Aux vierges effarouchées qui s’inquiétaient déjà – sur les bancs socialistes notamment – du poids que constituerait le grand emprunt sur nos finances publiques, Elisabeth prodiguait un conseil abrupt mais éclairé : « S’ils ne comprennent pas que recourir à l’emprunt pour boucler ses fins de mois ou pour construire des infrastructures ne sont pas la même chose, qu’ils retournent à l’école. »

Je voudrais préciser cependant à la chère Elisabeth ainsi qu’à vous-même, qu’il faut être vigilant quant au choix de l’enseignant et éviter par exemple de confier son cerveau au regrettable Yves de Kerdrel, qui a cru devoir commettre une laborieuse et fielleuse chronique entièrement à charge contre Henri Guaino et à la dévotion du sage et orthodoxe François Fillon.

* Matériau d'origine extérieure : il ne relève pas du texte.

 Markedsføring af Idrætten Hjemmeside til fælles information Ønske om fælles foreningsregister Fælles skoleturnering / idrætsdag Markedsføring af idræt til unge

La ficelle est grossièrement manichéenne et ce Kerdrel – fayot de la bonne pensée – est trop inconsistant intellectuellement pour être une cible. Cela étant dit, si un organisateur d’évènementiel avait la bonne idée d’organiser, sous les auspices de Laguiole, une fête intitulée « la nuit des seconds couteaux », ce clone triste de Jacques Marseille pour nouvelles écoles de commerce discount récolterait assurément la palme d’or.

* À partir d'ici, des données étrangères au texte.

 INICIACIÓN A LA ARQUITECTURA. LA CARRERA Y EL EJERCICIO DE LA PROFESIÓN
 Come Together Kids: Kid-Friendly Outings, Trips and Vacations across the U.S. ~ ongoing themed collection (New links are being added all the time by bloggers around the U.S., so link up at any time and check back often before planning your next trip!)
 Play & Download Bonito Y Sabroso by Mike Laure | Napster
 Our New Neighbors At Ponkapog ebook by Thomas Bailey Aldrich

Oublions Kerdrel, mais méfiez-vous de cette clique de bras cassés hypnotisés par les préceptes douteux de la pseudo-science économique ; à travers la personne d’Henri Guaino, c’est vous que vise cette ligue des orthodoxes factieux conspirant au nom de la vertu budgétaire.

Enivrés par les senteurs opiacées de la nouvelle bluette intitulée Puisque la crise est finie, Oui-oui fait des économies, ils se font, en effet, les chantres d’une sortie de crise improbable qui leur permet d’entonner l’hymne vintage du retour aux fondamentaux, comprenons : les canons d’une conception de la vie économique, politique et sociale qui nous a fait frôler l’apocalypse.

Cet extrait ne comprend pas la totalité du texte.